• Task statement: Transcribe every entry word for word, leaving out all images.

• Available records:
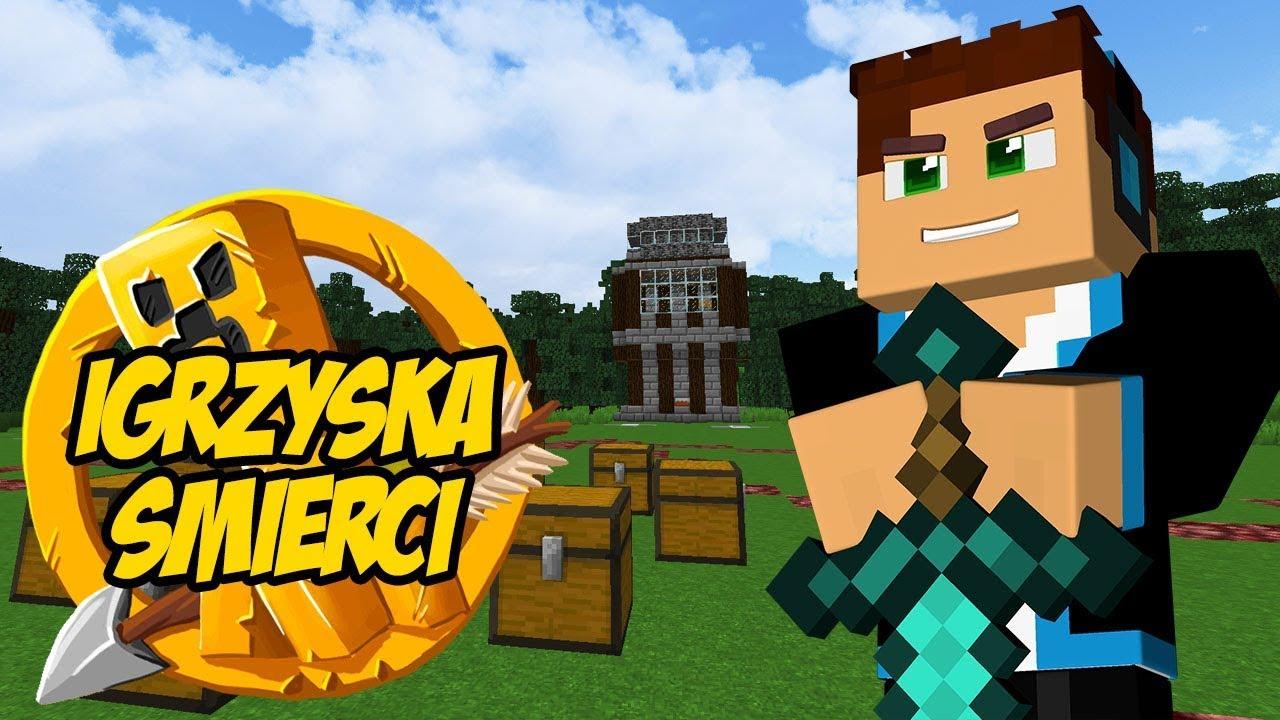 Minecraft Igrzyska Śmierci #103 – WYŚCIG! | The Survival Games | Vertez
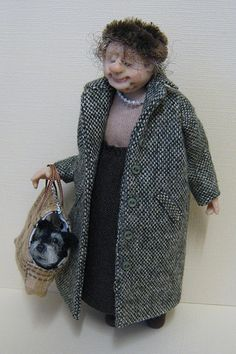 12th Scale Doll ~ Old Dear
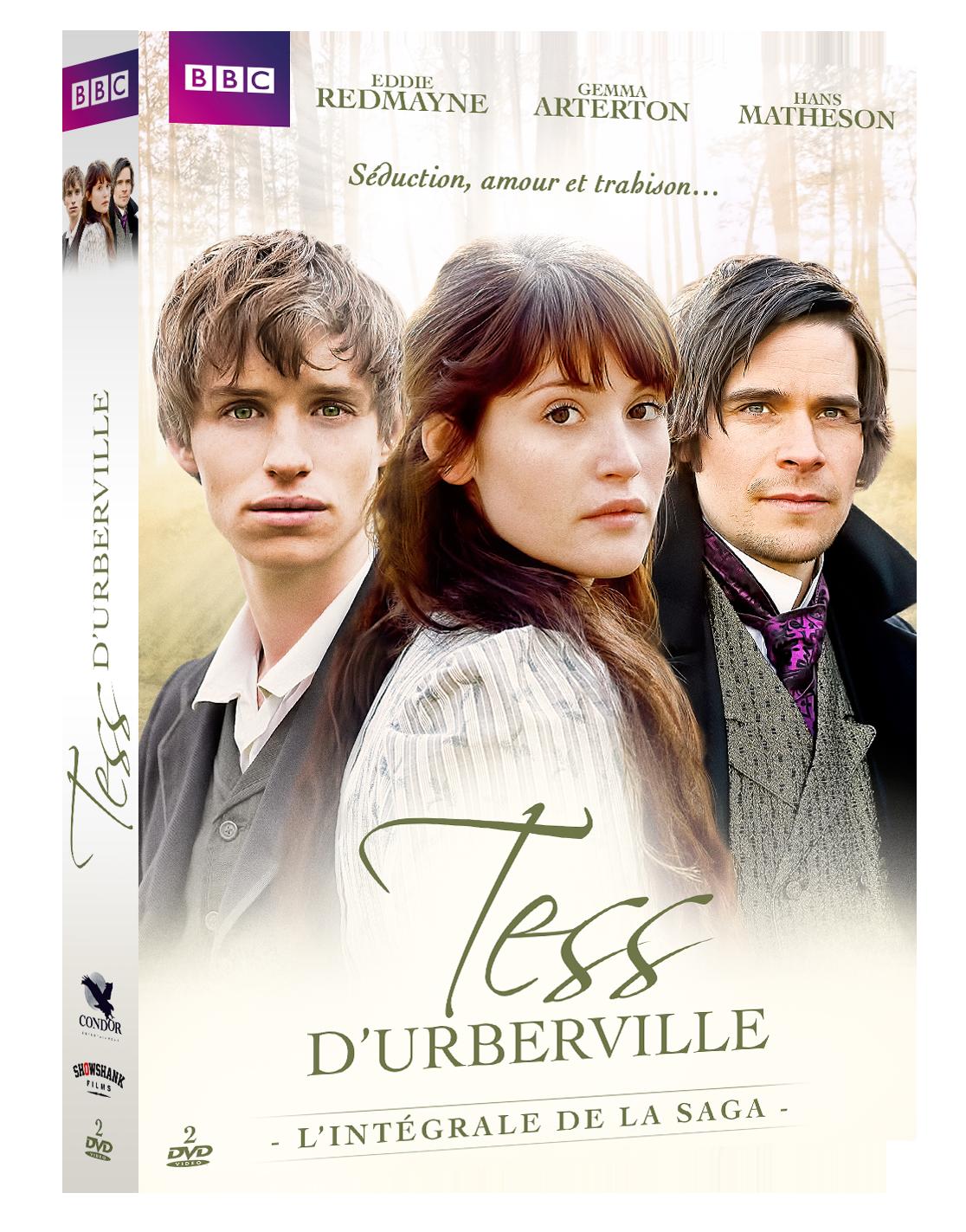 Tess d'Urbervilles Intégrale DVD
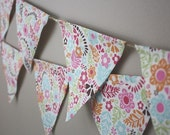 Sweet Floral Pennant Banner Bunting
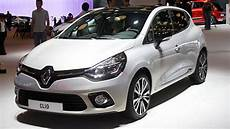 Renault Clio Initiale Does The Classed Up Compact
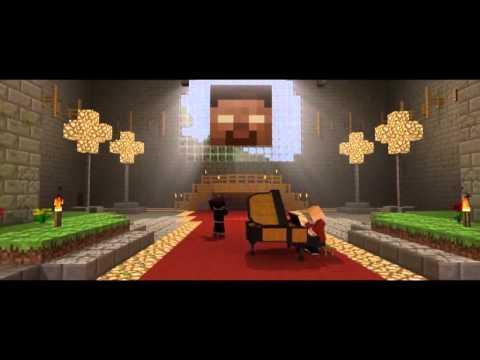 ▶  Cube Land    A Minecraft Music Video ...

• Solution to the problem:
 Minecraft Igrzyska Śmierci #103 – WYŚCIG! | The Survival Games | Vertez
 12th Scale Doll ~ Old Dear
 Tess d'Urbervilles Intégrale DVD
 Sweet Floral Pennant Banner Bunting
 Renault Clio Initiale Does The Classed Up Compact
 ▶  Cube Land    A Minecraft Music Video ...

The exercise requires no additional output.